Information supplied -
────────────────────────────────────────

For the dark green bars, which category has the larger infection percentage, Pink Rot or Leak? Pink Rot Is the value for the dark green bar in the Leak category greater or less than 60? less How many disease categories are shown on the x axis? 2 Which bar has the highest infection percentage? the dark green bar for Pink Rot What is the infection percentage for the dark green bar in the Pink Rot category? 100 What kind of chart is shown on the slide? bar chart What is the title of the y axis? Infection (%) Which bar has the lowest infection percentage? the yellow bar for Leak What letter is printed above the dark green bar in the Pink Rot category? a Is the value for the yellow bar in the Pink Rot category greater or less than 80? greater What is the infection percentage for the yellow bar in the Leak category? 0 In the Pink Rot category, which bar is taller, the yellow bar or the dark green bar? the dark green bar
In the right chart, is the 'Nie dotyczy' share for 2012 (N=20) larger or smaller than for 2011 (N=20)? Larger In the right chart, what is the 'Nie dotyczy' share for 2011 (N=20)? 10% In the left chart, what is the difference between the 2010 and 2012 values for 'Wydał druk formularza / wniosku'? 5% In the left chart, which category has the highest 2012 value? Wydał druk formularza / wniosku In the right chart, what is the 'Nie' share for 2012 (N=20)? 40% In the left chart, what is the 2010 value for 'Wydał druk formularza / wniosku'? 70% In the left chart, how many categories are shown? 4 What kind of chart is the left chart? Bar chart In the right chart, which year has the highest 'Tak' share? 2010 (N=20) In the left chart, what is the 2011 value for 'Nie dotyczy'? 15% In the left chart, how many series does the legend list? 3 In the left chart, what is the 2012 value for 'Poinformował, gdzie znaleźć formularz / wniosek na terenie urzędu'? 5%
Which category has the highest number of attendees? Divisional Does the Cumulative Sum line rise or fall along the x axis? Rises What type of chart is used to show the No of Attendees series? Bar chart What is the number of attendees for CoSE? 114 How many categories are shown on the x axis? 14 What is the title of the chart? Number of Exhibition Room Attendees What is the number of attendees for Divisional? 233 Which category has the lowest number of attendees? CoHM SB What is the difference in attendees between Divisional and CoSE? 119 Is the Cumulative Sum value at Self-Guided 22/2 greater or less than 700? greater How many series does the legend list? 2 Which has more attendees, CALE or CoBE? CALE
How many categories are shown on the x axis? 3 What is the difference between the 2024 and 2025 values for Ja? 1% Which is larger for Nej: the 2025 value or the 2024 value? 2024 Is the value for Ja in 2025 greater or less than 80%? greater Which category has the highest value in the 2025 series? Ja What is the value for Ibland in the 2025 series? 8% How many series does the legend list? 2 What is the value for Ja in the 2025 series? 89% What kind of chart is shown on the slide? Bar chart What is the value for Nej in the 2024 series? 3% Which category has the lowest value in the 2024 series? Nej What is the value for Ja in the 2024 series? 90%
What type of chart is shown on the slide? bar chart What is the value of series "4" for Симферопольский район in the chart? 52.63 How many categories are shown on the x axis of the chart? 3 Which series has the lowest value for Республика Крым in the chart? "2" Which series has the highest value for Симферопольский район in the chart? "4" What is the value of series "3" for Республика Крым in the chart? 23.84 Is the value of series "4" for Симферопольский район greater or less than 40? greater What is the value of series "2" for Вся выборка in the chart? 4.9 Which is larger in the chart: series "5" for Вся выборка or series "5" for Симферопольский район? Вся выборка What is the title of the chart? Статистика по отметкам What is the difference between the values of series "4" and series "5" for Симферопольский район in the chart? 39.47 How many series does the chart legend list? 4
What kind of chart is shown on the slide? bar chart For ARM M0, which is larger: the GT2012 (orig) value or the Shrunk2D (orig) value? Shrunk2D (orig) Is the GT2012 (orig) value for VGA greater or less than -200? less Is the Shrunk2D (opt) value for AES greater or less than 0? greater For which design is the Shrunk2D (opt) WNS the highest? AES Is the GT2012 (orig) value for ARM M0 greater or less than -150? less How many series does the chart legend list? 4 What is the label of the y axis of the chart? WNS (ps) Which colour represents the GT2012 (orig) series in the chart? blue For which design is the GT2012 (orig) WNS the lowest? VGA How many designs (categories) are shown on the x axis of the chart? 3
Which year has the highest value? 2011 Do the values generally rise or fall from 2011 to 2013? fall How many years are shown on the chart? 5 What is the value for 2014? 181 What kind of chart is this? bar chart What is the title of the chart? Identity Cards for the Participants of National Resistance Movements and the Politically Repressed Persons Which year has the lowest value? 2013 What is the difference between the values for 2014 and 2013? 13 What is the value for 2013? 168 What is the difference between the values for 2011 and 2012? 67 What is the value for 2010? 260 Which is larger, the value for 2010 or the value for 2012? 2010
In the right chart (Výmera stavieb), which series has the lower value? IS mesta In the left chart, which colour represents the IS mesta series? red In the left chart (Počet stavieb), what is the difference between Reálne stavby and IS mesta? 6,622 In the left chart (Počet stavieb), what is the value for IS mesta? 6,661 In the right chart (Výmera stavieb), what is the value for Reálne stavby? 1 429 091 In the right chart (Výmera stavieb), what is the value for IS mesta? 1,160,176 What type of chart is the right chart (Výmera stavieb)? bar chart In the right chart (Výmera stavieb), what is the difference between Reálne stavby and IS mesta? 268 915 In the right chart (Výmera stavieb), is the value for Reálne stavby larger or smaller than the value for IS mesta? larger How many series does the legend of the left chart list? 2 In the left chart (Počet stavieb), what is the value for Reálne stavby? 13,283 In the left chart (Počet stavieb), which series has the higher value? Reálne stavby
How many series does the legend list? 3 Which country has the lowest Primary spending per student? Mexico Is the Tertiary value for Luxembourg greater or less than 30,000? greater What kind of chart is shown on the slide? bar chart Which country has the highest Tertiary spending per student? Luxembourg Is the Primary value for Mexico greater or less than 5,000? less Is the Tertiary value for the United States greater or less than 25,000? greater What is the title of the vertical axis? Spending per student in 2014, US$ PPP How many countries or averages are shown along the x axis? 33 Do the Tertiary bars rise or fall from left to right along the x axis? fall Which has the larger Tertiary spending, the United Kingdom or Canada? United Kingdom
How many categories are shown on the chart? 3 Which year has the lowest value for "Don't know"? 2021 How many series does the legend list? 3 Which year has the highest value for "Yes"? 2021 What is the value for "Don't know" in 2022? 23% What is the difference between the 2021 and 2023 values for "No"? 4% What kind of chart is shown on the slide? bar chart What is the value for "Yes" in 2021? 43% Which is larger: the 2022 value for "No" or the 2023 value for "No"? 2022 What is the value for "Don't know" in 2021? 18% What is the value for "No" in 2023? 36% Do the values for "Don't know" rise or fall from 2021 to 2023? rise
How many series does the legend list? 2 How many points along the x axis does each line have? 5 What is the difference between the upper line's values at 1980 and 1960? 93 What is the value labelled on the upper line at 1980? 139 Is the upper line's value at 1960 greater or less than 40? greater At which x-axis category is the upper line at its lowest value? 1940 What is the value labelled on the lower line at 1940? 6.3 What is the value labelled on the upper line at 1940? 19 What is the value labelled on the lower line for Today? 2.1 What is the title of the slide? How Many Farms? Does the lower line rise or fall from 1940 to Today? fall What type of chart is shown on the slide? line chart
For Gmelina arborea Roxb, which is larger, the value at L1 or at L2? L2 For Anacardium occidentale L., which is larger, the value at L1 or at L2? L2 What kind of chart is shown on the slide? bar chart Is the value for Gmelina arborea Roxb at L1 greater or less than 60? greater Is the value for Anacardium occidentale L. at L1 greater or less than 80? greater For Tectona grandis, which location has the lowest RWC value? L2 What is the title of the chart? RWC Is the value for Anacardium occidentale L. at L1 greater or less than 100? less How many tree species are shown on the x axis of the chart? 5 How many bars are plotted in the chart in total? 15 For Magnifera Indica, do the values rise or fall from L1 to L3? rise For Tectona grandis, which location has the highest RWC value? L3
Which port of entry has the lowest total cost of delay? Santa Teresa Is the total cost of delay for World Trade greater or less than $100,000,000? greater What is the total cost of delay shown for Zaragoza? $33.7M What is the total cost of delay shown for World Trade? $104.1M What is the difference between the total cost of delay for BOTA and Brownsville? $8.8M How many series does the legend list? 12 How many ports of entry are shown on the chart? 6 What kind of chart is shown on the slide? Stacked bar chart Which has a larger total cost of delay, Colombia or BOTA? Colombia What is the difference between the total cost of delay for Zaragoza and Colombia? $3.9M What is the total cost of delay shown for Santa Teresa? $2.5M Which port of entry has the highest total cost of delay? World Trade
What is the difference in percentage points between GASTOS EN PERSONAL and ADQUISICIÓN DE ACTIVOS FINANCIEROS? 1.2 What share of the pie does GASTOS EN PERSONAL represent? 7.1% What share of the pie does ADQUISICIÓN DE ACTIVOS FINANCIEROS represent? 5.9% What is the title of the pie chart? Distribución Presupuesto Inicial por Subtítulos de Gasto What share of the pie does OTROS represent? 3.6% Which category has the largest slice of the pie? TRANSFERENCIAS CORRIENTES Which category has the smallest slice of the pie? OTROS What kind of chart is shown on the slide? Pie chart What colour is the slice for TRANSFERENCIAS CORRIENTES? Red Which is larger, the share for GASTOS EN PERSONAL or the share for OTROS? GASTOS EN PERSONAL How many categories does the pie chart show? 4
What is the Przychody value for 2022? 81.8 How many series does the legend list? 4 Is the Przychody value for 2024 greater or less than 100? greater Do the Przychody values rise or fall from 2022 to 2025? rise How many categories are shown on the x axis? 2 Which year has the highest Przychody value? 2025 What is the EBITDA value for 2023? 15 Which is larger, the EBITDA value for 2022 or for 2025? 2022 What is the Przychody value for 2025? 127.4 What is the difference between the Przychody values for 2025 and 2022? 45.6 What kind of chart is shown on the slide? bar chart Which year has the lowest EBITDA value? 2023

────────────────────────────────────────

Description of the task - Copy the items above word for word, from the very first line through the line containing "In the right chart, is", and include both of those lines.

Expected answer -
For the dark green bars, which category has the larger infection percentage, Pink Rot or Leak? Pink Rot Is the value for the dark green bar in the Leak category greater or less than 60? less How many disease categories are shown on the x axis? 2 Which bar has the highest infection percentage? the dark green bar for Pink Rot What is the infection percentage for the dark green bar in the Pink Rot category? 100 What kind of chart is shown on the slide? bar chart What is the title of the y axis? Infection (%) Which bar has the lowest infection percentage? the yellow bar for Leak What letter is printed above the dark green bar in the Pink Rot category? a Is the value for the yellow bar in the Pink Rot category greater or less than 80? greater What is the infection percentage for the yellow bar in the Leak category? 0 In the Pink Rot category, which bar is taller, the yellow bar or the dark green bar? the dark green bar
In the right chart, is the 'Nie dotyczy' share for 2012 (N=20) larger or smaller than for 2011 (N=20)? Larger In the right chart, what is the 'Nie dotyczy' share for 2011 (N=20)? 10% In the left chart, what is the difference between the 2010 and 2012 values for 'Wydał druk formularza / wniosku'? 5% In the left chart, which category has the highest 2012 value? Wydał druk formularza / wniosku In the right chart, what is the 'Nie' share for 2012 (N=20)? 40% In the left chart, what is the 2010 value for 'Wydał druk formularza / wniosku'? 70% In the left chart, how many categories are shown? 4 What kind of chart is the left chart? Bar chart In the right chart, which year has the highest 'Tak' share? 2010 (N=20) In the left chart, what is the 2011 value for 'Nie dotyczy'? 15% In the left chart, how many series does the legend list? 3 In the left chart, what is the 2012 value for 'Poinformował, gdzie znaleźć formularz / wniosek na terenie urzędu'? 5%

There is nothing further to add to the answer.